Have you tried red dessert wines, such as port?

Have you tried Gewurtztraminer wines yet? They are amazing, aroma-wise, like a beautiful perfume. The palate doesn't disappoint either, in most cases. May I suggest two that are semi-sweet - indeed, not the sweetest kind but still make a great pairing with Asian - especially Thai - food. The Gewurtz from Arthur Metz (Alsace, France) is the less sweet of the two but lord, the aroma on this one! It's a heady experience, and should be quite affordable too. Chateau St. Michelle's Gewurtztraminer (WA, USA) is a bit sweeter, and is also very aromatic. Both great aromatic whites at a good price. Chateau St. Michelle also has a Riesling that is semi-sweet and has a lovely nose. 

Hope you enjoy!

Reply by donnasusan, Jun 3, 2011.

I didnt read ALL the replys...I really like Barefoot Moscato

Reply by Kelsey Wilburn, Aug 13, 2011.

Oregon's dessert and ice wines, as well as their Rieslings might be a good fit for you.
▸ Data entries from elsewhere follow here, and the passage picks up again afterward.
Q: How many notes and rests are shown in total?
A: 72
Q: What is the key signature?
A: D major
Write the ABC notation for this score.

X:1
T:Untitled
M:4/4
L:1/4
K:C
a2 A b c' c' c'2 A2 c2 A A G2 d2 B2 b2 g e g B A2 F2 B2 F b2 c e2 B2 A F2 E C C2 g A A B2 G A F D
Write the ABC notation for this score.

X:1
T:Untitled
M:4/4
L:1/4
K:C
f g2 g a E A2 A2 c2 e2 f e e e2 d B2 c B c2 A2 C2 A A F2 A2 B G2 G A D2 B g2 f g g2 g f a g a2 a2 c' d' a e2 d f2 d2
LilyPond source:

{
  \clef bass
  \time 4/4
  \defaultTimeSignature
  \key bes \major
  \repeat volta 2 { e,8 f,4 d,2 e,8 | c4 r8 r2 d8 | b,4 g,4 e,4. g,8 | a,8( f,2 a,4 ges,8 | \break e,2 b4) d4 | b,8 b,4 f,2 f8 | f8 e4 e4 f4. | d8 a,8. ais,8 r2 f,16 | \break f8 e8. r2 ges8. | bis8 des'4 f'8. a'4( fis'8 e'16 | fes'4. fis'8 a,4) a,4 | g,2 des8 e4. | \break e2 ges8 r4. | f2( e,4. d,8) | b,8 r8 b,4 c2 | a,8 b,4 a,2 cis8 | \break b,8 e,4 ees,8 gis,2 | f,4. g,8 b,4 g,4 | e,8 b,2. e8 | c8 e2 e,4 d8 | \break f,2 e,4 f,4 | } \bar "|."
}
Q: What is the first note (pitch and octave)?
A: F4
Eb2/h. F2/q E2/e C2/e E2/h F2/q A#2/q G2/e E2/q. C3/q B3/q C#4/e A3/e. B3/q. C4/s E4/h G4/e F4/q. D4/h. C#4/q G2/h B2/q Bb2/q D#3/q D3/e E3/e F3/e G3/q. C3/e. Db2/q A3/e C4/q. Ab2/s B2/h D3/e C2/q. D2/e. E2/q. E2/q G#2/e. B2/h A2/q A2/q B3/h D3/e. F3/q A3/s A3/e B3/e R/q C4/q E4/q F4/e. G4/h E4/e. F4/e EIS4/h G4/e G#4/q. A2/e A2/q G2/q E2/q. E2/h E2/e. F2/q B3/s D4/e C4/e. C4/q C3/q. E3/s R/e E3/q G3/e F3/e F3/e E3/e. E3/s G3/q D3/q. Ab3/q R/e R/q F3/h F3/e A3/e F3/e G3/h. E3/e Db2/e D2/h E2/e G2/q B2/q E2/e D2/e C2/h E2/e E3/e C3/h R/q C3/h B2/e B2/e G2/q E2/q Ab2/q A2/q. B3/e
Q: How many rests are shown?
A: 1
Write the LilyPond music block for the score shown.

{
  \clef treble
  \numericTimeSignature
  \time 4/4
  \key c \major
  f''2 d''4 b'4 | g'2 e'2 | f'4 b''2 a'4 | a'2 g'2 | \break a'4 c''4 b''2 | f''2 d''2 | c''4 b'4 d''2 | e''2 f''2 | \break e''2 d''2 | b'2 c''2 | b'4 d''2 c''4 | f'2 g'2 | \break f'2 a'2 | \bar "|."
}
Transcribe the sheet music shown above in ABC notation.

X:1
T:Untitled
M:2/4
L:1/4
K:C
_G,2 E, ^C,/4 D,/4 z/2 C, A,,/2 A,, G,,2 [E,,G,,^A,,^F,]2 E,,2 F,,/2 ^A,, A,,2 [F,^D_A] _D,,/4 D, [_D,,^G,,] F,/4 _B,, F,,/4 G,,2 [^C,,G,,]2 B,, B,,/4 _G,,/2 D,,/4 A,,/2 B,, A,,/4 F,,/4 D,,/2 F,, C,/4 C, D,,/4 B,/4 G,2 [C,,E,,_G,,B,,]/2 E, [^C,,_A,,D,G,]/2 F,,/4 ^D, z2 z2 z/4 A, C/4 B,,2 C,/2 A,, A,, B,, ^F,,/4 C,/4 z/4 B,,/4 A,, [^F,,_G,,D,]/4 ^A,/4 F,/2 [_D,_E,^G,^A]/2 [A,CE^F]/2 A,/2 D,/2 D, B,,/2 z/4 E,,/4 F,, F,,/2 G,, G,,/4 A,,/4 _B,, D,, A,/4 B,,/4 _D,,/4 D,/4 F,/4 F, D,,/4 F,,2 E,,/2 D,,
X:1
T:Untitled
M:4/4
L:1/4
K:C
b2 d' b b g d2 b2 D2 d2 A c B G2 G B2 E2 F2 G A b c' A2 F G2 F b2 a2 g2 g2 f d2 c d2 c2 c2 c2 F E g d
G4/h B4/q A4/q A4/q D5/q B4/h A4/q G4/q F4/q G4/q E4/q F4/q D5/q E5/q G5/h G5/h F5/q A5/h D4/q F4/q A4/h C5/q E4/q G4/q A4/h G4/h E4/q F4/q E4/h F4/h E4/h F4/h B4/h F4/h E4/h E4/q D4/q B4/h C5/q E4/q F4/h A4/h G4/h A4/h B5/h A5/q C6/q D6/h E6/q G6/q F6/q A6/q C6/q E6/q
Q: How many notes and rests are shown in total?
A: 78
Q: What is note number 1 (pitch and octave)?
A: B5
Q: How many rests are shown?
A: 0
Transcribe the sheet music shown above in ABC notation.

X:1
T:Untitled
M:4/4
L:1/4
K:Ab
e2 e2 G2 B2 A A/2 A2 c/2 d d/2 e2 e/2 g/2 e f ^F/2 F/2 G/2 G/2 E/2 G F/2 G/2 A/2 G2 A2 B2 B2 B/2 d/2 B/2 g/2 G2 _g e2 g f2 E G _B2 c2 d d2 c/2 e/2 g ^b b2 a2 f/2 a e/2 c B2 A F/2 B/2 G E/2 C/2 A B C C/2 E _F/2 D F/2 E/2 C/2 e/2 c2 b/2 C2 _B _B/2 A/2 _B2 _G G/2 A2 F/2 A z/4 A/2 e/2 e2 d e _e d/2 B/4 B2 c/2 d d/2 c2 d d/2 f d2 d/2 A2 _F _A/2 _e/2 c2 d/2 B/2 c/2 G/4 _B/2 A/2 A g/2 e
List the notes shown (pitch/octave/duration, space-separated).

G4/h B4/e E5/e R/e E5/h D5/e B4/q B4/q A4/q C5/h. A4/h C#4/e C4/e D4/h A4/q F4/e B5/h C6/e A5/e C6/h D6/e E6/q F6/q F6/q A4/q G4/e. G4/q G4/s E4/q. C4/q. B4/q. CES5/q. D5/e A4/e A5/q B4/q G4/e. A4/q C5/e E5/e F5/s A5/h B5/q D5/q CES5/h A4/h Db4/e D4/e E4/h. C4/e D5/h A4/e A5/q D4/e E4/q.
Many people I know dislike them because they're too sweet! Ones that I've enjoyed are Sweet Cheeks Riesling, King Estate Vin Glace (a dessert wine) and I know some other people that like Bridgeview's Blue Moon Riesling. Hope this helps!


Reply by shmuel, May 31, 2012.

I live in Jerusalem, Israel and agree with Malka about the Muscat and faux-ice wines of the Golan Heights Winery. Give them a try.


Reply by John Friedson, Jun 4, 2012.

Austrian Trockenbeerenauslese are far more affordable then German, and to say the least, sweet!